C'est un casting vivant, avec Jamie Treacher en Paul, parfait contraste avec Corie d'Olivia Bernstone. Ils commencent la pièce en établissant fermement les personnages, mais dans l'Acte trois, j'ai ressenti que la passion des disputes aurait pu être un peu plus libérée, lors de la première nuit cela a joué un peu plat, et avait besoin d'une gamme d'émotions plus large.
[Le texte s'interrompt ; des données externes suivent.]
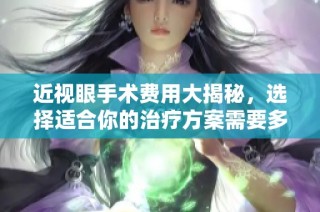 近视眼手术费用大揭秘，选择适合你的治疗方案需要多少钱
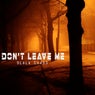 Don't Leave Me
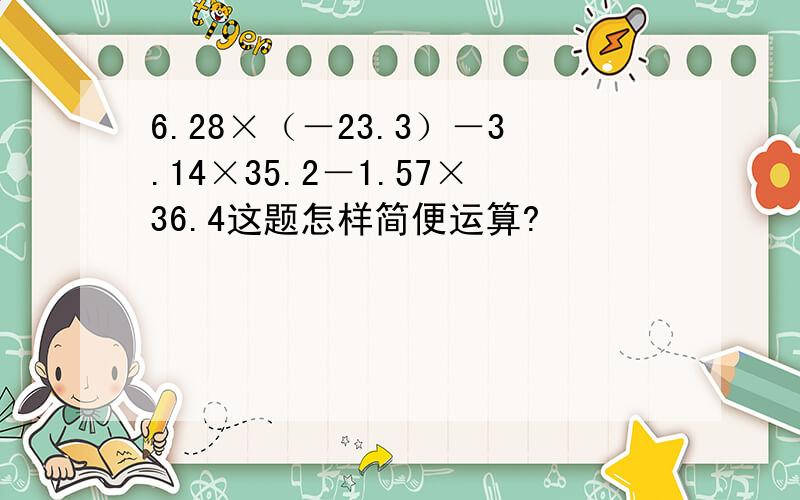 6.28×（－23.3）－3.14×35.2－1.57×36.4这题怎样简便运算?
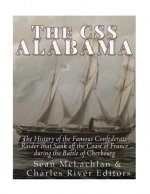The CSS Alabama: The History of the Famous Confederate Raider that Sank Off the Coast of France during the Battle of Cherbourg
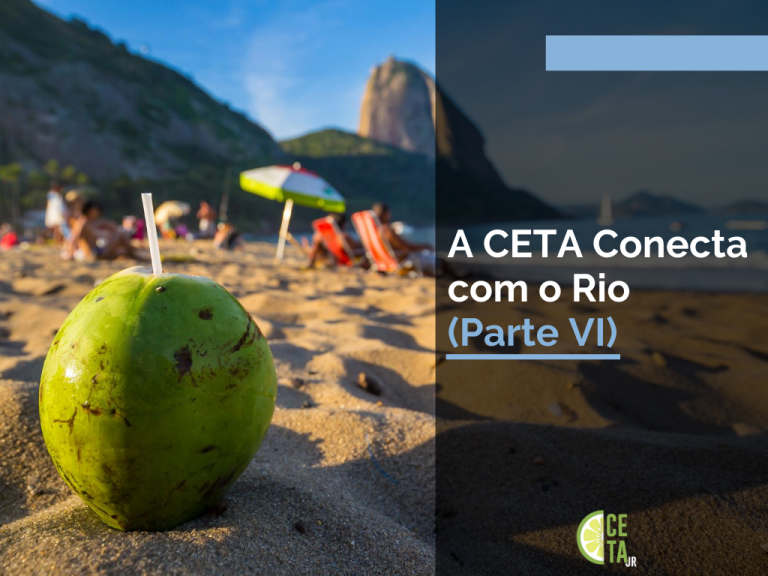 A CETA Conecta com o Rio (Parte VI)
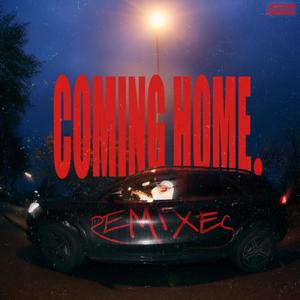 Coming Home Remixes (Explicit)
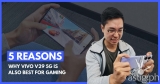5 advantages of vivo V29 5G for mobile gamers
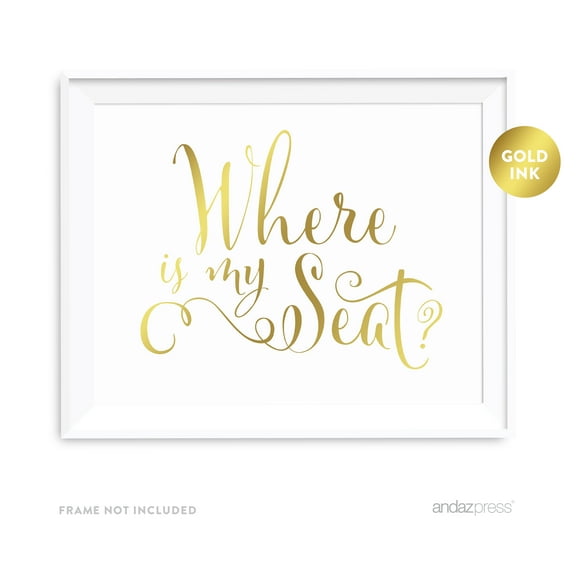 Where Is My Seat? Metallic Gold Wedding Party Signs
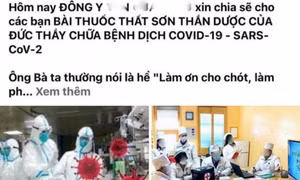 Phạt 7,5 triệu đồng lương y quảng cáo "thất sơn thần dược" chữa COVID-19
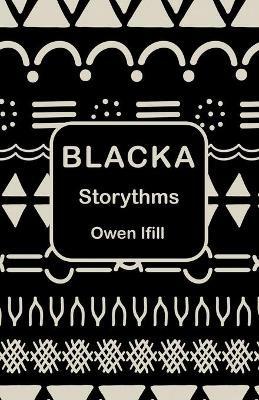 Blacka: Storythms - Owen Ifill - cover
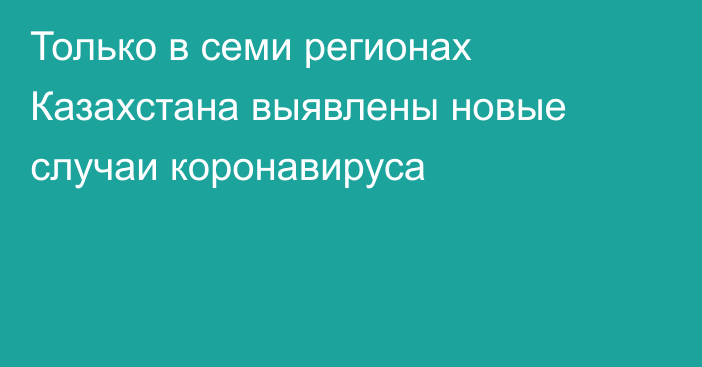 Только в семи регионах Казахстана выявлены новые случаи коронавируса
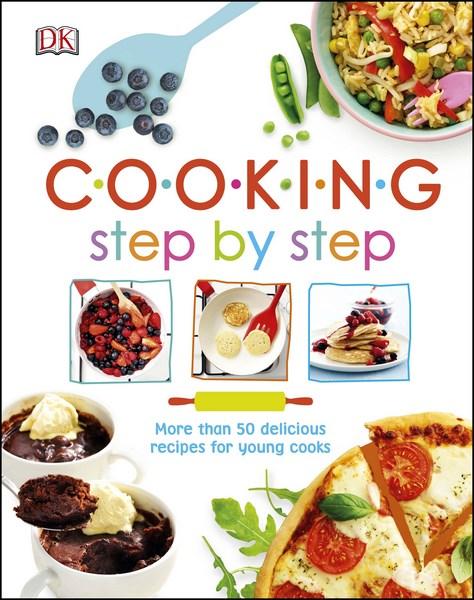 Cooking Step by step : MORE THAN 50 DELICIOUS RECIPES FOR YOUNG COOKS DK Publishing - Books ...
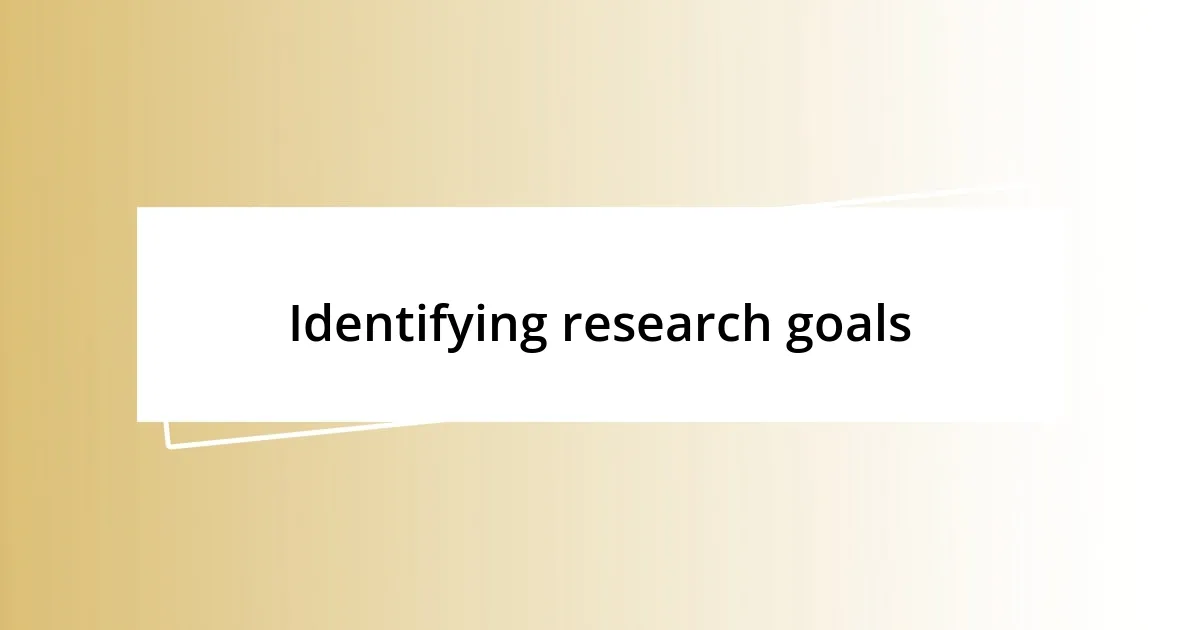 Identifying research goals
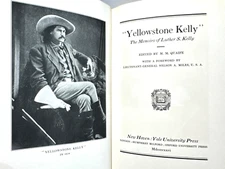 Yellowstone Kelly The Memoirs of Luther S. Kelly 1926 Hardcover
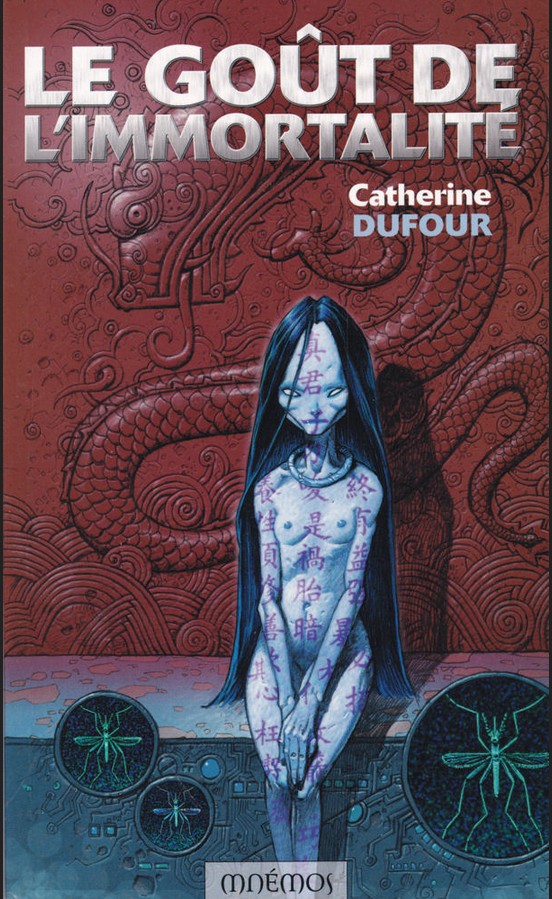 Couverture du Goût de l'immortalité de Catherine Dufour
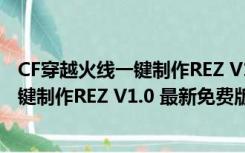 CF穿越火线一键制作REZ V1.0 最新免费版（CF穿越火线一键制作REZ V1.0 最新免费版功能简介）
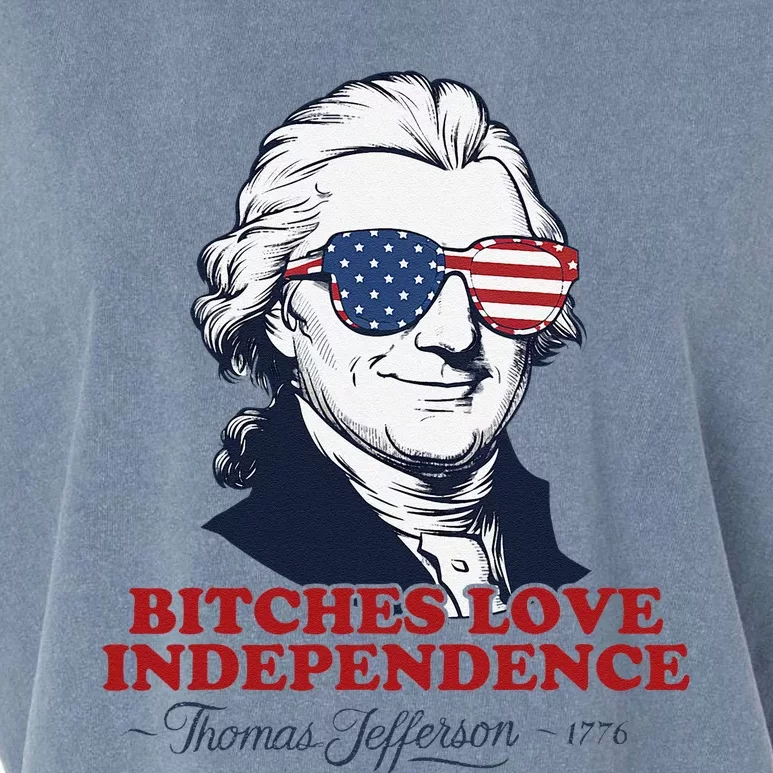 Bitches Love Independence Funny Patriotic Thomas Jefferson Garment-Dyed Women's Muscle Tee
Cependant, c'est la sous-intrigue qui a fourni le plus de charme, avec Olivia Carruthers absolument délicieuse en Ethel, la mère de Corie, rigide, essayant de ne pas être critique. Le voisin du dessus, Victor Velasco, semble d'abord assez inquiétant, surtout quand Corie décide que la solution parfaite est de le placer en rendez-vous à l'aveugle avec sa mère ! Étonnamment, cela fonctionne vraiment bien, principalement grâce à l'interaction entre les deux acteurs-ce n'était pas l'intention de Simon, mais leur histoire est le véritable "Vont-ils ? Ne vont-ils pas ?" William Meredith ouvre et ferme la production parfaitement en tant qu'homme cynique au franc-parler.

Je sais que je l'ai déjà dit, mais le décor de Sorcha Corcoran est un triomphe, commençant presque nu dans l'Acte Un, transformé en un appartement-studio new-yorkais dont nous rêvons tous de vivre à l'entracte ! C'est une production assurée, mais peut-être pas le choix le plus fort de la saison, montrant légèrement son âge. Jusqu'au samedi 22 juillet.